A lot of us noticed that black students would drop out around Jr High School.  Part of that, I think, was the idea that, if their parents were going to spend that much money, it’d be better invested in the early grades so their children got a good foundation.  I’m sure the idea that being around other black students as a part of social life was also more of a consideration in the upper grades.  
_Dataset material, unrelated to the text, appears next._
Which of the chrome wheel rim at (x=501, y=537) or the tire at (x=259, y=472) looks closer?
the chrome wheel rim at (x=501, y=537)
The baby boom had already stretched Jackson’s educational resources thin.  Although considerably larger, Murrah wasn’t nearly the architectural marvel of Bailey or Central.  The cost was the primary consideration.  Jackson barely had enough money to meet its public school needs and then voluntarily put on themselves the added burden of duplicating it as private schools.  Considering just how much of a task this was, regardless of whether it was a good idea or not, makes me have some respect for the people who did it.  It was, however, a horrible idea.  None of the terrible things predicted to happen at Murrah happened.  There were no murders in the hallway, and the drug problem at Murrah was considerably smaller than the drug problem at the private schools.  The kids who stayed at Murrah got every bit as good of an education as the kids who went to Prep.  The difference is, Prep is well-funded and going strong today, but Murrah struggles to meet the basic needs of its students.  Murrah is far more segregated now than it was in 1975.  We’ve struggled to keep a superintendent of Jackson Public Schools every year since 1970.

A lot o people don’t want to talk about this.  “It was fifty years ago.”  “We were children.”  “The world is different now.”  All of this is true, but when I look out at what’s happening educationally now in Mississippi, what I see are the scars that were left when most of Mississippi abandoned the public school system.  Scars that won’t heal unless we talk about this.  A lot of people think they’re safe from all this as long as they can send their kids to private schools.  It’s not that simple.  Our culture and our economy depend on the families who can’t afford to send their kids to these private schools.    Your kids who went to private schools will be left with the same unanswered questions we were left with by our parents, and the longer we take to address these issues, the more our society will become polarized and dysfunctional. 

Prep, St Andrews, and JA all seem pretty well-heeled now.  That’s an illusion created by fifty years of investment.  The first few years, the schools looked nothing like that.  Mississippi still struggles to meet its basic educational needs.  If you look at the money spent on our private schools, it might become clear where the money went.  The cities that are now mostly white won’t remain so.  We didn’t escape the problem of integration; we postponed it.  Sooner or later, those chickens will come home to roost.